아래 데이터 전체를 한 줄당 문자열 하나인 JSON 목록으로 바꿔 주세요. 빈 줄은 넣지 않습니다.

====== 제공 데이터

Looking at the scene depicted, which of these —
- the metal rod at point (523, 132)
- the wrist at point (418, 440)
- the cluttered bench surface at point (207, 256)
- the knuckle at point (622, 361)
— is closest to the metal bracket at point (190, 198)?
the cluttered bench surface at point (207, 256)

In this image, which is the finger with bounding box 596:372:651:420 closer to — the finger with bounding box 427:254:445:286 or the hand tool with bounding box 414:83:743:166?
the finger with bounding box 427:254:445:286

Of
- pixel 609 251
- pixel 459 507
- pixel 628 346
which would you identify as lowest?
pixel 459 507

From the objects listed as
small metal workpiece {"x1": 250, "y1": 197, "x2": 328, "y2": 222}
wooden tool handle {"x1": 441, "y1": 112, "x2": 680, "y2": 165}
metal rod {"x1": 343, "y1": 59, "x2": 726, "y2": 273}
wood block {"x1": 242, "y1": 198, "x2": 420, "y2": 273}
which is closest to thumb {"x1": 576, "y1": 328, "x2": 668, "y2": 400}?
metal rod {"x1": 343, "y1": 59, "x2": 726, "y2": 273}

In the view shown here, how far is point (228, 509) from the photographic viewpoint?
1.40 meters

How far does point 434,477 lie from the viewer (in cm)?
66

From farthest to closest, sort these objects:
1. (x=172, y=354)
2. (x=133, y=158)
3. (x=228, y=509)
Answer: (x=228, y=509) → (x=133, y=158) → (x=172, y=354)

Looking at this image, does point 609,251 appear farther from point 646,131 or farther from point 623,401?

============

◆ 과제 풀이
[
  "Looking at the scene depicted, which of these —",
  "- the metal rod at point (523, 132)",
  "- the wrist at point (418, 440)",
  "- the cluttered bench surface at point (207, 256)",
  "- the knuckle at point (622, 361)",
  "— is closest to the metal bracket at point (190, 198)?",
  "the cluttered bench surface at point (207, 256)",
  "In this image, which is the finger with bounding box 596:372:651:420 closer to — the finger with bounding box 427:254:445:286 or the hand tool with bounding box 414:83:743:166?",
  "the finger with bounding box 427:254:445:286",
  "Of",
  "- pixel 609 251",
  "- pixel 459 507",
  "- pixel 628 346",
  "which would you identify as lowest?",
  "pixel 459 507",
  "From the objects listed as",
  "small metal workpiece {\"x1\": 250, \"y1\": 197, \"x2\": 328, \"y2\": 222}",
  "wooden tool handle {\"x1\": 441, \"y1\": 112, \"x2\": 680, \"y2\": 165}",
  "metal rod {\"x1\": 343, \"y1\": 59, \"x2\": 726, \"y2\": 273}",
  "wood block {\"x1\": 242, \"y1\": 198, \"x2\": 420, \"y2\": 273}",
  "which is closest to thumb {\"x1\": 576, \"y1\": 328, \"x2\": 668, \"y2\": 400}?",
  "metal rod {\"x1\": 343, \"y1\": 59, \"x2\": 726, \"y2\": 273}",
  "In the view shown here, how far is point (228, 509) from the photographic viewpoint?",
  "1.40 meters",
  "How far does point 434,477 lie from the viewer (in cm)?",
  "66",
  "From farthest to closest, sort these objects:",
  "1. (x=172, y=354)",
  "2. (x=133, y=158)",
  "3. (x=228, y=509)",
  "Answer: (x=228, y=509) → (x=133, y=158) → (x=172, y=354)",
  "Looking at this image, does point 609,251 appear farther from point 646,131 or farther from point 623,401?"
]